La Polizia di Stato ha eseguito quattro misure di custodia cautelare in carcere nei confronti di altrettanti indagati, di età compresa tra 24 e 36 anni. L'azione è scaturita dalla violenta rissa avvenuta la sera del 25 ottobre 2025 al parco di Melta a Trento. Gli arrestati sono accusati di tentato omicidio in concorso, lesioni aggravate e minacce a mezzo social. L'operazione, con oltre cinquanta operatori, è stata coordinata dalla Procura della Repubblica di Trento e condotta dalla Squadra Mobile.
Dettagli dell'indagine e l'imboscata al parco
L'indagine ha delineato un grave quadro indiziario contro i quattro, ritenuti protagonisti di una spedizione punitiva.
Dopo aver inviato minacce di morte via social, il gruppo ha dato appuntamento al parco di Melta per un chiarimento, trasformatosi in una brutale imboscata. Circa quaranta persone, travisate e provenienti da diverse città del Nord Italia, hanno accerchiato e aggredito gli avversari con mazze, bastoni, coltelli e spade.
Le conseguenze sono state gravissime: una vittima ha riportato la lesione di un'arteria femorale, ricoverata in terapia intensiva in pericolo di vita e sottoposta a urgenti interventi chirurgici. Altri feriti, uno accoltellato all'addome, hanno subito gravi lesioni con prognosi fino a venti giorni.
L'intervento delle forze dell'ordine e la condanna del sindaco
L'operazione ha coinvolto la Squadra Mobile di Trento, il Reparto Prevenzione Crimine Lombardia, le U.O.P.I.
di Bolzano e unità cinofile antidroga e antiesplosivo da Bologna e Orio al Serio.
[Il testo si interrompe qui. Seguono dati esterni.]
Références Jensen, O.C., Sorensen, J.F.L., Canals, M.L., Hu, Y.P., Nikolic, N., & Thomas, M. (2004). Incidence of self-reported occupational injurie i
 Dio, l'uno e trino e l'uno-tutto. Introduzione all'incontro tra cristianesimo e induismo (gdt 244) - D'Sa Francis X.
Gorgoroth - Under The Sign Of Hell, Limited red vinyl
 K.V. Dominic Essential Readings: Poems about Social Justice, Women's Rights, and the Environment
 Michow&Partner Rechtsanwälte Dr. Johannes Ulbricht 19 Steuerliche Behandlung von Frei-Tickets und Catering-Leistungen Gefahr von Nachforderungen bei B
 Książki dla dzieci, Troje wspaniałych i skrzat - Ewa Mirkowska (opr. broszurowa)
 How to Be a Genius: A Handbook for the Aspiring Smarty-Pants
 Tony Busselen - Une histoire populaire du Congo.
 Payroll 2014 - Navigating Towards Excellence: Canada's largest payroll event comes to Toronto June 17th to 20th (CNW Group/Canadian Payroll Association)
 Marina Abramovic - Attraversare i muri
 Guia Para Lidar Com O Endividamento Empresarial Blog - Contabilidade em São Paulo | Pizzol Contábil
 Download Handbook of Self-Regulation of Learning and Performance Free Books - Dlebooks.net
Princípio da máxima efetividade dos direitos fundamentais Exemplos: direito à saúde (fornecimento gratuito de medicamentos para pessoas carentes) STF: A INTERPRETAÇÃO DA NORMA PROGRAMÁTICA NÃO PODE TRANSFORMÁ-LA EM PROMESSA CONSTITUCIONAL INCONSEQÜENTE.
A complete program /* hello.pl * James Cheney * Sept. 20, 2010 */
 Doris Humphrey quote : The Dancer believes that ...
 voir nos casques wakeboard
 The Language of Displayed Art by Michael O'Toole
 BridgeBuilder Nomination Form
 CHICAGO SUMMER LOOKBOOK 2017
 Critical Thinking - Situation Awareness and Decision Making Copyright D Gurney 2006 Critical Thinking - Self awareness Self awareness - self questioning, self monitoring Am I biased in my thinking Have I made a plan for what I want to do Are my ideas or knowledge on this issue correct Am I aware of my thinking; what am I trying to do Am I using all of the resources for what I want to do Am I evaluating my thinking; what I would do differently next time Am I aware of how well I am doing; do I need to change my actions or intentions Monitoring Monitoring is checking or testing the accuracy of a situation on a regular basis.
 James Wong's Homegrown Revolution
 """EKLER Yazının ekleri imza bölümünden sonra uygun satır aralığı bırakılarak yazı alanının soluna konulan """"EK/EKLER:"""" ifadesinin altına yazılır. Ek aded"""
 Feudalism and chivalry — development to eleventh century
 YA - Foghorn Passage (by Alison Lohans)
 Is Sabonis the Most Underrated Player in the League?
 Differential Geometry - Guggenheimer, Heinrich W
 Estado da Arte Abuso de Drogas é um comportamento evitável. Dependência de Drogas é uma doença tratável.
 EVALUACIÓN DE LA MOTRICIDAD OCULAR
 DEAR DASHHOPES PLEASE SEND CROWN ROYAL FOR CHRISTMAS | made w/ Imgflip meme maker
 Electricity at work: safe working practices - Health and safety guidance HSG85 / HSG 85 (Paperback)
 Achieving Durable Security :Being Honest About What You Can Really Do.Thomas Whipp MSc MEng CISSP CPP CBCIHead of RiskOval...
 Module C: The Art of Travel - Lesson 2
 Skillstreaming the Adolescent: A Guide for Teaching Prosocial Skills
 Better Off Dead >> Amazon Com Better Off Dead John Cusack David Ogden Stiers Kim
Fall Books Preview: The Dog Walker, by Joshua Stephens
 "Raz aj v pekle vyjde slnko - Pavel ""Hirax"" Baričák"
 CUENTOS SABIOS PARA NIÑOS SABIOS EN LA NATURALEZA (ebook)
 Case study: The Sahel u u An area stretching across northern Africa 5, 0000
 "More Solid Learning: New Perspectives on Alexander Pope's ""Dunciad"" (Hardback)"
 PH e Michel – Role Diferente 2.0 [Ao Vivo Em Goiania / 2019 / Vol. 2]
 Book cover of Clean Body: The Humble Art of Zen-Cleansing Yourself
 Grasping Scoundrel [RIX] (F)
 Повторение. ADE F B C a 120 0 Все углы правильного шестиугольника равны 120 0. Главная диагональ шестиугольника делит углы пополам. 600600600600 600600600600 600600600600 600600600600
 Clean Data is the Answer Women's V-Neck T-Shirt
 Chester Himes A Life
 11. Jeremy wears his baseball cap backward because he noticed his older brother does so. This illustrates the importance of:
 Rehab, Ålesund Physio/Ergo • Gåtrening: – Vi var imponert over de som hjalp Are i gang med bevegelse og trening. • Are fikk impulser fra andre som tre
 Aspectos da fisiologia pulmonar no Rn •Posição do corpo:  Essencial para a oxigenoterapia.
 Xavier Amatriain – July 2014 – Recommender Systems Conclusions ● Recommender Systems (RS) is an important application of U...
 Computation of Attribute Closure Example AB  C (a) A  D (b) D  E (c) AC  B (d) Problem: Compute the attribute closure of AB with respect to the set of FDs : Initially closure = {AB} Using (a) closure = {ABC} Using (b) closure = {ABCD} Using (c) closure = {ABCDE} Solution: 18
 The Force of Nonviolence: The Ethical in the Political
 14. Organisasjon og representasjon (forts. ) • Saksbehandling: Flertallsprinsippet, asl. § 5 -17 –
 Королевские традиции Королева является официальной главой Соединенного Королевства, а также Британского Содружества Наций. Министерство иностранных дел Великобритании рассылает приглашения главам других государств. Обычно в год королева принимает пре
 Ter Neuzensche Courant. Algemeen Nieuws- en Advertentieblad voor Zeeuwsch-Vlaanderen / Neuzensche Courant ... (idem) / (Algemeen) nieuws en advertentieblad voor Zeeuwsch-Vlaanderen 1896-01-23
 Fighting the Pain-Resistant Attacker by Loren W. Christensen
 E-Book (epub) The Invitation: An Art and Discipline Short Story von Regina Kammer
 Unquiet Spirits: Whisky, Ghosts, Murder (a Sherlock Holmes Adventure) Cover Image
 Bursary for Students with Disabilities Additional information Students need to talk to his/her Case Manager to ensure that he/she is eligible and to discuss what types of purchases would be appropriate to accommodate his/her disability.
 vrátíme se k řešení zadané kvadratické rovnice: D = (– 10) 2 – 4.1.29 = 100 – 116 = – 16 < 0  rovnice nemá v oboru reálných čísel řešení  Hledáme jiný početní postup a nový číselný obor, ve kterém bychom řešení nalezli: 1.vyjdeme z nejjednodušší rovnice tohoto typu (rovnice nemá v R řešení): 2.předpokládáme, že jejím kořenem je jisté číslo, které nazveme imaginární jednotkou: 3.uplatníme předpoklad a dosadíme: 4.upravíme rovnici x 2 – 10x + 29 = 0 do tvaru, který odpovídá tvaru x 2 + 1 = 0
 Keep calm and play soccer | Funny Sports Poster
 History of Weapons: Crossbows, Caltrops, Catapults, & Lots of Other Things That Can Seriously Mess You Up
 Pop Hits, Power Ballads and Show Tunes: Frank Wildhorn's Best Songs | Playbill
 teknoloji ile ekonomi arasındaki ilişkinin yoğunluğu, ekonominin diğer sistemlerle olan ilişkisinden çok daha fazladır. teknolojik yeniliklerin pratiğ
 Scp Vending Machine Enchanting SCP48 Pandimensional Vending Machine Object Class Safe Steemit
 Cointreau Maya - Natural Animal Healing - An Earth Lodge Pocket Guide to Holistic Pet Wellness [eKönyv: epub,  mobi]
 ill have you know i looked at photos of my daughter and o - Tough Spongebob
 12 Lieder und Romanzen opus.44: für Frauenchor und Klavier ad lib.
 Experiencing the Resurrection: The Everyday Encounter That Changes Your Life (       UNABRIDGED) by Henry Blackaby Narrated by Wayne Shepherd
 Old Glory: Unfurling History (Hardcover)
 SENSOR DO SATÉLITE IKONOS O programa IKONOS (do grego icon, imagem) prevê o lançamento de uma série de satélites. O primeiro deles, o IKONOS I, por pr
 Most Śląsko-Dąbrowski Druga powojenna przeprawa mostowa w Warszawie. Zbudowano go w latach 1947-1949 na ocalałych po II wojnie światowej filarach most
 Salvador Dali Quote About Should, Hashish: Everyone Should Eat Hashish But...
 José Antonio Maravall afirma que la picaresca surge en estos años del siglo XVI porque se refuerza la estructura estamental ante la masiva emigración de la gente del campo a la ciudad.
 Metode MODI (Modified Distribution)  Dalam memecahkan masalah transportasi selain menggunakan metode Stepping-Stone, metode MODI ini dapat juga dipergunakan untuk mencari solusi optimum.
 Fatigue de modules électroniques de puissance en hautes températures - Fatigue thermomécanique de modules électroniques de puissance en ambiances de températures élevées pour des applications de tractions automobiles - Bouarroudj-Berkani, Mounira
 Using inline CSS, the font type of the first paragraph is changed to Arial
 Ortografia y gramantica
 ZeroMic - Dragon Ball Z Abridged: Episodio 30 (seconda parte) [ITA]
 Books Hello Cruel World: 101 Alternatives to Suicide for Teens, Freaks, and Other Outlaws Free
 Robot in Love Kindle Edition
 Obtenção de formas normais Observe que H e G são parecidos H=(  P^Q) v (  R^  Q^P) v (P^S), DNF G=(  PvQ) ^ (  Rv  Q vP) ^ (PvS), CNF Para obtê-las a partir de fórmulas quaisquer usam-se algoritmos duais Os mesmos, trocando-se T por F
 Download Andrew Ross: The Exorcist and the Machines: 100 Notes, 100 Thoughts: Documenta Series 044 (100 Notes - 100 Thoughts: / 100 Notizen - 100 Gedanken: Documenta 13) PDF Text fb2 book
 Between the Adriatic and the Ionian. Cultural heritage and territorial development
La rissa ha visto scontrarsi due gruppi di cittadini pakistani, alcuni da fuori provincia.
Il sindaco di Trento, Franco Ianeselli, ha definito l'episodio una "violenza inaccettabile", sottolineando il costante contatto con la Questura. Ianeselli ha auspicato "chiarezza al più presto sull'accaduto per evitare che simili, inquietanti episodi si ripetano".